» Trecho do documento

Dom Marcelo Barros
Desde que a justiça liberou visitas religiosas, eu Dom Marcelo Barros, beneditino, fui o segundo a ter a graça de visitar o presidente Lula em sua prisão. (Quem abriu a fila foi Leonardo Boff na segunda-feira passada).
Eram exatamente 16 horas quando cheguei na dependência da Polícia Federal, onde o presidente está aprisionado. Encontrei-o sentado na mesa, devorando livros, entre os quais vários de espiritualidade, levados por Leonardo. Cumprimentou-me. Entreguei as muitas cartas e mensagens que levei, algumas com fotografias. (Mensagem do Seminário do Fé e Política, de um núcleo do Congresso do Povo na periferia do Recife, da ASA (Articulação do Semi-árido de Pernambuco) e de muitos amigos e amigas que mandaram mensagens. Ele olhou uma a uma com atenção e curiosidade. E depois concluiu:
– De saúde, estou bem, sereno e firme no que é meu projeto de vida que é servir ao povo brasileiro como atualmente tenho consciência de que eu posso e devo. Você veio me trazer um apoio espiritual. E o que eu preciso é como lidar cada dia com uma indignação imensa contra os bandidos responsáveis por essa armação política da qual sou vítima, ao mesmo tempo sem dar lugar ao ódio.
Respondi que, nos tempos do Nazismo, Etty Hillesum, jovem judia, condenada à morte, esperava a hora da execução em um campo de concentração. E, naquela situação, ela escreveu em seu diário: “Eles podem roubar tudo de nós, menos nossa humanidade. Nunca poderemos permitir que eles façam de nós cópias de si mesmos, prisioneiros do ódio e da intolerância”.

» Problema proposto 1
Responda sobre o trecho da visita a Lula na prisão:
(a) A que horas Dom Marcelo Barros chegou à dependência da Polícia Federal?
(b) Quem fez a primeira visita religiosa ao presidente?
(c) Onde Etty Hillesum esperava a hora da execução?
O trecho e a listagem não têm nenhuma relação entre si.

» Listagem fornecida
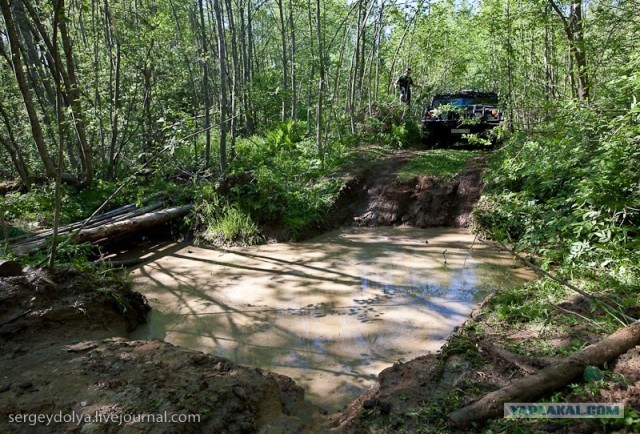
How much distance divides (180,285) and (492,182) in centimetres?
621

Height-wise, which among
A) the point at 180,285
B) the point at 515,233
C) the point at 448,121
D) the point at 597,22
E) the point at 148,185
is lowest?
the point at 180,285

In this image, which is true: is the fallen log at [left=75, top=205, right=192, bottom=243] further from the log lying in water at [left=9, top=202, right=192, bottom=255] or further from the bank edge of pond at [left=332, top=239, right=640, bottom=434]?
the bank edge of pond at [left=332, top=239, right=640, bottom=434]

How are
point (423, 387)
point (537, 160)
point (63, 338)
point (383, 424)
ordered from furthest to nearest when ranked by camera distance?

» Problema proposto 2
Repita todas as linhas da listagem acima sem alterar nada e deixe as imagens de fora.

» Resultado da tarefa 1
(a) Às 16 horas.
(b) Leonardo Boff.
(c) Em um campo de concentração.

» Resultado da tarefa 2
How much distance divides (180,285) and (492,182) in centimetres?
621

Height-wise, which among
A) the point at 180,285
B) the point at 515,233
C) the point at 448,121
D) the point at 597,22
E) the point at 148,185
is lowest?
the point at 180,285

In this image, which is true: is the fallen log at [left=75, top=205, right=192, bottom=243] further from the log lying in water at [left=9, top=202, right=192, bottom=255] or further from the bank edge of pond at [left=332, top=239, right=640, bottom=434]?
the bank edge of pond at [left=332, top=239, right=640, bottom=434]

How are
point (423, 387)
point (537, 160)
point (63, 338)
point (383, 424)
ordered from furthest to nearest when ranked by camera distance?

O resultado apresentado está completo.